### EXTRACTO DE LA PÁGINA

######

El Caballo de Troya
Ulises fue un príncipe sagaz, astuto y prudente, un guerrero decisivo en la guerra de Troya. Su nombre significa " ser temido ", un hombre temido y reconocido como el mas grande guerrero griego de su época. Rey de Ítaca y de Lulicio, hijo de Laertes y Anticlea.
Cuando el ejército griego estaba agotado y desmoralizado durante el cerco de Troya, el adivino Calcas dijo: "No sigáis tratando de apoderaros de Troya por la fuerza, debéis utilizar la astucia".
Fue entonces cuando el astuto Ulises concibió una temeraria estratagema, que rápidamente fue aceptada por todos: Construir un enorme caballo de madera en cuyo interior colocaremos a un grupo de soldados muy bien escondidos y, si todo sale bien, lograr que se lo lleven los troyanos al templo del dios Apolo que ellos idolatran tanto y por la noche, mientras duermen, saldremos del caballo para abrir las puertas de la ciudad y dejar así que penetre el ejército completo a la ciudad para destruirla.
Entonces, todas las tropas que tenían rodeada Troya se retirarán en sus barcos a la isla de Ténedos, cerca de Troya. Cuando vean que abandonamos el campo de batalla, los troyanos saldrán confiados de la ciudad amurallada y cuando vean el caballo de madera no sospecharán.
¿Y cómo lograr que los troyanos se lleven el caballo hacia adentro de la ciudad? Decidieron que Sinón, desconocido completamente para los troyanos, se escondiese debajo del caballo y cuando éstos llegasen les dijera que estaba escondido porque los griegos lo querían sacrificar a los dioses con el fin de tener un buen regreso; se ganaría su confianza y los convencería de llevarse consigo el caballo.
Epeo tardó tan sólo tres días en construir el colosal caballo de madera, una vez terminado se escondieron dentro de él el hijo de Ulises, Neoptólemo, Menelao, Diomedes, Ayax, Filoctetes, el mismo Epeo y otros más.
Todo ocurrió tal y como Ulises lo planeo: por la noche de ese día Troya caía en su poder y de ahí quedaría también la frase de "Arde Troya" para explicar un desastre o calamidad.

######

### OBJETIVO DE LA TAREA
En el extracto sobre el caballo de Troya, ¿cuántos días tardó Epeo en construir el caballo de madera?

### Datos almacenados
######

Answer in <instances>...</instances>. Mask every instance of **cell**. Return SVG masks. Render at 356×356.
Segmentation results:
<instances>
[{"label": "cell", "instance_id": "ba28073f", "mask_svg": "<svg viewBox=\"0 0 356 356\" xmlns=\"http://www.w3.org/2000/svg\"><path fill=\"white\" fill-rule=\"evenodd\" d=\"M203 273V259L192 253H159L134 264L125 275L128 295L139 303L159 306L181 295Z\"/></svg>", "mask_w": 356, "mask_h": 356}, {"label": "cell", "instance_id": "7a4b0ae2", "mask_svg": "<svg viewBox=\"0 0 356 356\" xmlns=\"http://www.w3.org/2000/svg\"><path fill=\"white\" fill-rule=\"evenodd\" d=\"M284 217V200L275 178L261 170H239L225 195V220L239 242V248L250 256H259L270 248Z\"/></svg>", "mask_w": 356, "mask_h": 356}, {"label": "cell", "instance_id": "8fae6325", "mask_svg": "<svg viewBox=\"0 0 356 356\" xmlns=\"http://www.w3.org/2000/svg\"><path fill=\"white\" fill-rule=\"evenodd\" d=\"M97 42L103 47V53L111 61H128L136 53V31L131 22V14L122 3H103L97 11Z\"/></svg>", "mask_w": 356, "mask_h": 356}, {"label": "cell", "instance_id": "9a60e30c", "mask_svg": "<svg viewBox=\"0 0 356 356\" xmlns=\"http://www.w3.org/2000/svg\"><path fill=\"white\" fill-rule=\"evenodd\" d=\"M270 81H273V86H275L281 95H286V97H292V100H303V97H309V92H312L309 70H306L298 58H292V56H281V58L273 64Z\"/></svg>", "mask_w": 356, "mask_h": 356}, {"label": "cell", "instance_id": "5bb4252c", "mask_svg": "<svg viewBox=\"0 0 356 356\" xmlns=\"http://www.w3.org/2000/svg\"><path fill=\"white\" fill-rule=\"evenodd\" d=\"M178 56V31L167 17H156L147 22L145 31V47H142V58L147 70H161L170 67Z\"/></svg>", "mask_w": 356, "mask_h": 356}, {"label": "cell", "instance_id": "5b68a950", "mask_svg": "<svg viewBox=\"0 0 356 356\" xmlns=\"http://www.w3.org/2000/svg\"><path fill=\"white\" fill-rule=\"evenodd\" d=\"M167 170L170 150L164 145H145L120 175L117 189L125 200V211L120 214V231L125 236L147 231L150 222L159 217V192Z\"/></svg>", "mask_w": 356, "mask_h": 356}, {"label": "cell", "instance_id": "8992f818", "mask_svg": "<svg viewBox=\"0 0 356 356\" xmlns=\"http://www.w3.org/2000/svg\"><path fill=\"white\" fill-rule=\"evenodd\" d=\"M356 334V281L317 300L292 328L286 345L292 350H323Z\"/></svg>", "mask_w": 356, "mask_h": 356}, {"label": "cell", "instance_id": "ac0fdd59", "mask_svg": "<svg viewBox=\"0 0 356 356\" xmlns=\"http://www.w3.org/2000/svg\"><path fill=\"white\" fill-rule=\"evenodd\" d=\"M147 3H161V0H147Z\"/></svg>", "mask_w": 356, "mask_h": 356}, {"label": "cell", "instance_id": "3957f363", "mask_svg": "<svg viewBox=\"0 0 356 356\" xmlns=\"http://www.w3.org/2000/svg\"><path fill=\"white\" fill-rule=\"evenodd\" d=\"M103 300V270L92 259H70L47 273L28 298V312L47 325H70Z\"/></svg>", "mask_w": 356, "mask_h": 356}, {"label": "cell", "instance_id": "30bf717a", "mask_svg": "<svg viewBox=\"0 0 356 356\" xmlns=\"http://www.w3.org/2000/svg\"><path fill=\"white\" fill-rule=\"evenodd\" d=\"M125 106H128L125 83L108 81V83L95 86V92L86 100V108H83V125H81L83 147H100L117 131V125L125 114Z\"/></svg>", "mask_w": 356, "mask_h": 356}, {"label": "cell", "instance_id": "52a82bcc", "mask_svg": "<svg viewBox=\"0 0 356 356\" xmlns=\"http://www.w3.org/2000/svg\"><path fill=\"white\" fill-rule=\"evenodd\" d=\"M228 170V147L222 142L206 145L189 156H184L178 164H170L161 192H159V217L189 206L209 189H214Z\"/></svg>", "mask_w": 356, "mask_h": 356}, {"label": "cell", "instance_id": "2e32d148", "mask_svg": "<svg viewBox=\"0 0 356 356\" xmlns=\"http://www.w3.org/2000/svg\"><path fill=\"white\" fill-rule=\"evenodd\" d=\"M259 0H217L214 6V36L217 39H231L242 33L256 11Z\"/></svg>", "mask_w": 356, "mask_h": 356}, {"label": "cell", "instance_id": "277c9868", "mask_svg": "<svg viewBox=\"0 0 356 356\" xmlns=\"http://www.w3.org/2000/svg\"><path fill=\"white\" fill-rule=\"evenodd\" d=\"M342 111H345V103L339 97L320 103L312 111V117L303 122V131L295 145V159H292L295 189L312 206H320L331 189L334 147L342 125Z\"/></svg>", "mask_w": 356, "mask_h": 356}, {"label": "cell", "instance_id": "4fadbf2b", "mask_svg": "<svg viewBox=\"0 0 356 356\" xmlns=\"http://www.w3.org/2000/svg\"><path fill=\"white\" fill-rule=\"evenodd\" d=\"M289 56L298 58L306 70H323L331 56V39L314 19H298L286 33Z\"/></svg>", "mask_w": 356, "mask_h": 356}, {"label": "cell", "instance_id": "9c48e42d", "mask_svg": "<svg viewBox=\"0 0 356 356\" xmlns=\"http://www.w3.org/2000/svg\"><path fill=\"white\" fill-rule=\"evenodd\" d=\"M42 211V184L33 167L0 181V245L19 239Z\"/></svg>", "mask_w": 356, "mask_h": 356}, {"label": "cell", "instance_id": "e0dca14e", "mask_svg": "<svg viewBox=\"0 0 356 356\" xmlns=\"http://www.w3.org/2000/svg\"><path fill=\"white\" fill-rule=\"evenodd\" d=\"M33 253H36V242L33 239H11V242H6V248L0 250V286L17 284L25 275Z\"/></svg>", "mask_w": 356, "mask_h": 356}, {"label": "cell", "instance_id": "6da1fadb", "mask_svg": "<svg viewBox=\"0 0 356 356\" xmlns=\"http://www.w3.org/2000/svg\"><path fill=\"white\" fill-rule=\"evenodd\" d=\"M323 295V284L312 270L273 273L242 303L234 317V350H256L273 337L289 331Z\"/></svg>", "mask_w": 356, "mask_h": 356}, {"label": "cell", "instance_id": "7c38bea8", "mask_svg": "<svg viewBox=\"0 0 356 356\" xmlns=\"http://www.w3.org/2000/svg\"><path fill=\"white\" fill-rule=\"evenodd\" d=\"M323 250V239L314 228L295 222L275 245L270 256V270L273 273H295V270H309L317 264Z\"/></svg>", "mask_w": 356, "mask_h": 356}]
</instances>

######

### RESULTADO DEL EJERCICIO
Epeo tardó tan solo tres días en construir el caballo de madera.